Effect of Sex Steroids on the Bone Health of Transgender Individuals: A Systematic Review and Meta-Analysis.

Author information

Evidence-Based Practice Research Program, Mayo Clinic, Rochester, Minnesota 55905.
Division of Endocrinology, Diabetes and Metabolism, University of Florida, Gainesville, Florida 32610.
Division of Endocrinology and Metabolism, University of Arkansas for Medical Sciences, Little Rock, Arkansas 72205.
Division of Endocrinology, Department of Internal Medicine, University Hospital "Dr. Jose E. Gonzalez," Autonomous University of Nuevo Leon, Monterrey, Mexico.
Division of Endocrinology, Diabetes, Metabolism, and Nutrition, Mayo Clinic, Rochester, Minnesota 55905.
Mayo Clinic Libraries, Mayo Clinic, Rochester, Minnesota 55905.



The impact of sex steroids on bone health in transgender individuals is unclear.


A comprehensive search of several databases to 7 April 2015 was conducted for studies evaluating bone health in transgender individuals receiving sex steroids. Pairs of reviewers selected and appraised studies. A random effects model was used to pool weighted mean differences and 95% confidence intervals (CIs).

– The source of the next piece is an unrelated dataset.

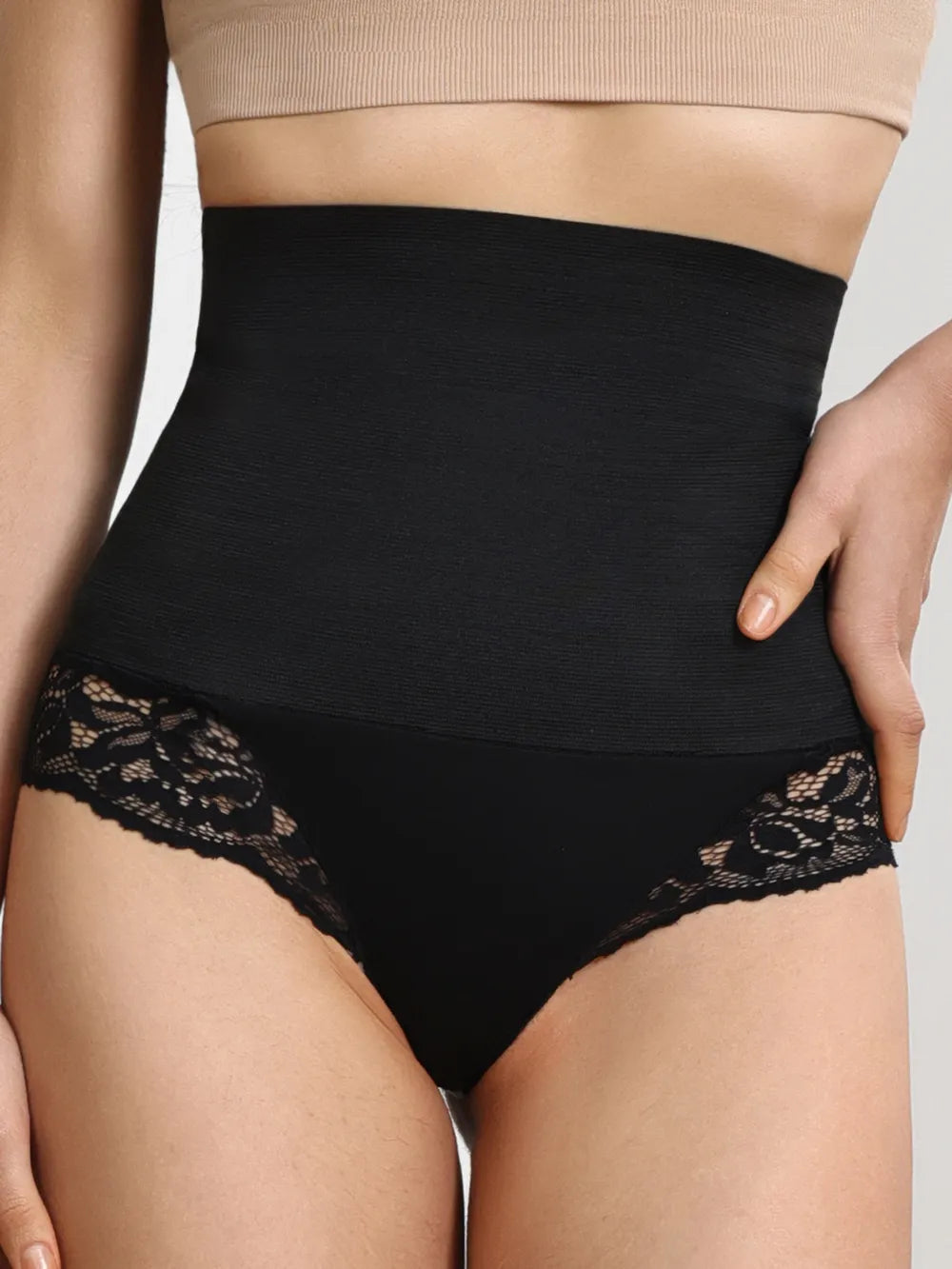 Lace Trim High Waist Seamless Shaping Panty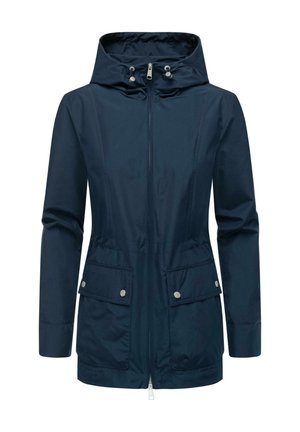Navy blue waterproof jacket with a zippered front, adjustable hood, two front pockets with snap closures, and smooth fabric texture.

Thirteen studies evaluating 639 transgender individuals were identified [392 male-to-female (MTF), 247 female-to-male (FTM)]. In FTM individuals and compared with baseline values before initiation of masculinizing hormone therapy, there was no statistically significant difference in the lumbar spine, femoral neck, or total hip bone mineral density (BMD) when assessed at 12 and 24 months. In MTF individuals and compared with baseline values before initiation of feminizing hormone therapy, there was a statistically significant increase in lumbar spine BMD at 12 months (0.04 g/cm2; 95% CI, 0.03 to 0.06 g/cm2) and 24 months (0.06 g/cm2; 95% CI, 0.04 to 0.08 g/cm2). Fracture rates were evaluated in a single cohort of 53 MTF and 53 FTM individuals, with no events at 12 months. The body of evidence is derived mostly from observational studies at moderate risk of bias.


In FTM individuals, masculinizing hormone therapy was not associated with significant changes in BMD, whereas in MTF individuals feminizing hormone therapy was associated with an increase in BMD at the lumbar spine. The impact of these BMD changes on patient-important outcomes such as fracture risk is uncertain.